The Foundation for the Defense of Democracies, a think tank that hosted the conference, said Broidy had approached it about organizing the event. Broidy bankrolled that conference and contributed to the financing of a second conference hosted on a similar theme in October by another think tank, the Hudson Institute.
Both organizations said Broidy said that no money from foreign governments was involved. FDD says it does not accept money from foreign governments and Hudson only accepts money from Democratic countries allied with the U.S.
“As is our funding policy, we asked if his funding was connected to any foreign governments or if he had business contracts in the Gulf.
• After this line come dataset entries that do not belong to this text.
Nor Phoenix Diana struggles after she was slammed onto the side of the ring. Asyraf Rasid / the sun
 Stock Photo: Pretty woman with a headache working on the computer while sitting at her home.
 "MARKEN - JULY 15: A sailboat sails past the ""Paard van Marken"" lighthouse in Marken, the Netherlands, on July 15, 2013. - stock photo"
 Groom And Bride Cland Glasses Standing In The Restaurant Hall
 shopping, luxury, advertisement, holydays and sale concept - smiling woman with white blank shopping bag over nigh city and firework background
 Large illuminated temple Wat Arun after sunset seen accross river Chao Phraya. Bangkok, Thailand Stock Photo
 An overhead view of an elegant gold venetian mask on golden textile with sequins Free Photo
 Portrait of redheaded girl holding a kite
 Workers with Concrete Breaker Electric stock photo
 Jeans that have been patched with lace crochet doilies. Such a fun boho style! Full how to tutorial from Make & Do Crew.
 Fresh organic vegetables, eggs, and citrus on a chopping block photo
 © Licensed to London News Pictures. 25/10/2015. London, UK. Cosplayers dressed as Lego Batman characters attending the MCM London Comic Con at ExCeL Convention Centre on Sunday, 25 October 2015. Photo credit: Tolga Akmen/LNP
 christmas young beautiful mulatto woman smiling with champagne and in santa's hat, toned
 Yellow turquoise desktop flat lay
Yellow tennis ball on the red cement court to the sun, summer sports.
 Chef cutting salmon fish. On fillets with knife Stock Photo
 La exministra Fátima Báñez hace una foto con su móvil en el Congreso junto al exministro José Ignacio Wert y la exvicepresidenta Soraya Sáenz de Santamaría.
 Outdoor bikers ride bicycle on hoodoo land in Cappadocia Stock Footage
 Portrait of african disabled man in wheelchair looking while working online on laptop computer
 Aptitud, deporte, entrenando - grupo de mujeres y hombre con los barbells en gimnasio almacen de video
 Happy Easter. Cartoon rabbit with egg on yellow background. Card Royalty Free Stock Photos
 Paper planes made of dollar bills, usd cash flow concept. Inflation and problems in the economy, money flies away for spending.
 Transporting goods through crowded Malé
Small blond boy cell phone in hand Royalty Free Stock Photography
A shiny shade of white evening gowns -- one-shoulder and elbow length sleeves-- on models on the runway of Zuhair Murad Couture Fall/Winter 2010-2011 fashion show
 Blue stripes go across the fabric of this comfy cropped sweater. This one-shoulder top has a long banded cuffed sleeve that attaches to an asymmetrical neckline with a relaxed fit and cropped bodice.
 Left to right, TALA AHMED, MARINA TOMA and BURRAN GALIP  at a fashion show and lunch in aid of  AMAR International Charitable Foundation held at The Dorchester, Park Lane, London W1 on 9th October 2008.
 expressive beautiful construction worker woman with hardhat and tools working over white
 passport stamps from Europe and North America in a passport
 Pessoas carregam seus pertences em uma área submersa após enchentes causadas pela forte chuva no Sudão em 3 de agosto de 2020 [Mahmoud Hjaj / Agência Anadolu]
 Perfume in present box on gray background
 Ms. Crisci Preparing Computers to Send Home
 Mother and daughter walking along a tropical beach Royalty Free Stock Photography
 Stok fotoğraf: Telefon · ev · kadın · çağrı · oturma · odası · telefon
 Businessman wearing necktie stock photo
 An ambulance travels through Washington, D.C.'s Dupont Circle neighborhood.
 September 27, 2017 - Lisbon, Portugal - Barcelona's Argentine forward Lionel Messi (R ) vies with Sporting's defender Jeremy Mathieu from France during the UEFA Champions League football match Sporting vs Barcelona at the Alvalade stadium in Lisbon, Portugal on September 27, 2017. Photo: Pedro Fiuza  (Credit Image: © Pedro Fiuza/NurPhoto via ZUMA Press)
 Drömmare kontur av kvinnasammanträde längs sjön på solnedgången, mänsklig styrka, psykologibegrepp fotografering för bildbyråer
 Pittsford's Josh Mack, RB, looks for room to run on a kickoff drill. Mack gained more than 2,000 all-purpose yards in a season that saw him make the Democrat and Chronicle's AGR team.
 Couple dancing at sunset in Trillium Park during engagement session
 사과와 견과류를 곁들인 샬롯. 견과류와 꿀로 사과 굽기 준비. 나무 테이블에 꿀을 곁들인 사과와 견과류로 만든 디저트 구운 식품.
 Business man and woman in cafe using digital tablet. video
He assured us that he did not,” FDD said in a statement.
Broidy donated millions of his own money to efforts to fight Qatar, in addition to the $2.5 million from Nader, according to someone close to him, who spoke on condition of anonymity because he was not authorized to discuss Broidy’s private finances.
Broidy’s behind-the-scenes efforts unfolded as animosity was growing between the UAE and Qatar. These tensions came to a head when the UAE and Saudi Arabia launched an embargo with travel and trade restrictions against Qatar less than two weeks after Royce introduced the sanctions legislation in the U.S. House of Representatives.
Weeks later, Trump himself waded into the fracas, accusing Qatar of funding extremism in tweets on June 6.
Royce and a staff member met with Broidy at Washington’s Capitol Hill Club to discuss the bill, according to someone who was at the meeting. An associate, who Broidy paid for some of the work, also had frequent contact with congressional staff.
Broidy’s effort to cultivate allies in Congress extended beyond Royce.
Broidy has personally given hundreds of thousands of dollars to Republicans over the past decade or more. But he gave nothing during the 2012 and 2014 election cycles and just $13,500 during the 2016 cycle. Things changed after Trump’s election as Broidy ramped up his advocacy on Middle East policy. Broidy has given nearly $600,000 to GOP candidates and causes since the beginning of last year when he began his advocacy push— more than in the previous 14 years combined.
Campaign finance records going back two decades show Broidy had not given any money to Royce — until he gave the lawmaker a pair of $2,700 donations on July 31, 2017.
By then, the sanctions bill was on a fast track.
The original draft considered by the Foreign Affairs Committee contained language singling out Qatar as a supporter of Hamas, a Palestinian organization that has been designated as a terrorist group by the U.S. State Department.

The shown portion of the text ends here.